Manos (Lakis Lazopoulos) is a school teacher whose grandfather was murdered in Crete almost sixty years ago. When the killer Vasilli is tracked down in Melbourne, Australia, Manos is tasked with travelling to Australia to slay his grandfather’s killer, much to the chagrin of his twin brother George (also Lazopoulos) whose firebrand personality makes him better suited to the task. Manos travels to Melbourne, where he is reunited with childhood sweetheart Nicki (Zoe Carides) and her daughter Katerina (Claudia Buttazoni), and is mentored by old family friend Stephanos (John Bluthal) to do the deed. George, however, has other plans…
The title Beware of Greeks Bearing Guns and the film’s poster art (see above) suggest a highly caffeinated, Guy Ritchie-esque black comedy gangster flick. However, the film is much more of a chamomile tea. Both the comedic and thriller elements of the film are fairly tame, and likewise the dramatic stakes, and overall the tone of the film is best described as gentle and mild-mannered. If there’s one thing director John Tatoulis (who earlier helmed the Russell Crowe-starring family flick The Silver Brumby) and writers Tom Galbraith and Lazopoulos (multi-tasking as both star and scribe) fail to seize upon, it’s the potential comedic clash between Australian and Cretan cultures.
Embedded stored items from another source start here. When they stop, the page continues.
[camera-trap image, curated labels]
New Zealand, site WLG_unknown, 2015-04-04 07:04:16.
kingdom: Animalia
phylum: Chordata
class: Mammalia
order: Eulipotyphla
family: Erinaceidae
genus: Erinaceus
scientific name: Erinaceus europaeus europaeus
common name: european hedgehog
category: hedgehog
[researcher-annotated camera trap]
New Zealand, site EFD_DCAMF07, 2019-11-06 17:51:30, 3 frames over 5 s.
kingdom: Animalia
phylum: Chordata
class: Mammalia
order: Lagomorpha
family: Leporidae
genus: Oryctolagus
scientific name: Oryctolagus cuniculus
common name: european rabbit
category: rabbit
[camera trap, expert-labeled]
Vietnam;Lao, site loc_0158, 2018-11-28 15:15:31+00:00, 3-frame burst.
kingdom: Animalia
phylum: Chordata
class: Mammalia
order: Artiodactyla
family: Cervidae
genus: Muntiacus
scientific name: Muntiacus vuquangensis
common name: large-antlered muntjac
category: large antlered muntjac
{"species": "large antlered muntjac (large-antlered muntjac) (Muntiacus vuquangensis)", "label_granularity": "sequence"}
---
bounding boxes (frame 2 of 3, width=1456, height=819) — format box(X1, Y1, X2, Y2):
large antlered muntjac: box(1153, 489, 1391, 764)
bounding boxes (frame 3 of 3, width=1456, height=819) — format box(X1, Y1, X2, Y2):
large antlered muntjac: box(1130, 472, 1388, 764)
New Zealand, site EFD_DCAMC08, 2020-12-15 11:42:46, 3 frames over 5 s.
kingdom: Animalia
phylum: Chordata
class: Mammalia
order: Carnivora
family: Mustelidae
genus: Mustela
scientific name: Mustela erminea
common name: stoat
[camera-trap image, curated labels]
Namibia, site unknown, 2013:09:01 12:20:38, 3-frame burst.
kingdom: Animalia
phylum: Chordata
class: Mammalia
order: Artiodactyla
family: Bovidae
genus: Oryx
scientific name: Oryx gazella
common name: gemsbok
That’s not to say there should have been They’re a Weird Mob/Crocodile Dundee-style fish out of water scenarios, but by largely confining Manos and George’s interactions to the Cretan community both in Crete and Melbourne (with a few minor exceptions), it feels like there’s some missed comic potential. Actually, more than anything, I’m disappointed the koala on the poster isn’t anywhere in the film.
Lazopoulos, a popular performer in his native Greece, is engaging in his dual role as Manos and George. Manos is the more subdued of the siblings and George the more passionate, and where many actors may have gone broad in differentiating the two siblings, Lazopoulos modulates by just a matter of degrees, which is all that’s needed. Carides is an actress I’ve liked a great deal since seeing Death in Brunswick at an impressionable age, and she’s good as Nicki, initially perturbed by Manos’s presence but gradually warming to him over the course of the film. On paper Nicki’s written as fiery, but like Lazopoulos the actress wisely opts to play it real. Buttazoni also delivers nice, nuanced work as Nicki’s daughter, and Bluthal, likely best known to modern audiences as one of the stars of The Vicar of Dibley, offers additional levity.
In summary: After several somewhat abrasive films (Metal Skin, Bondi Tsunami, Les Patterson Saves the World), Beware of Greeks Bearing Guns is refreshingly benign in temperament. It won’t get the blood pumping, but it’s a pleasant diversion.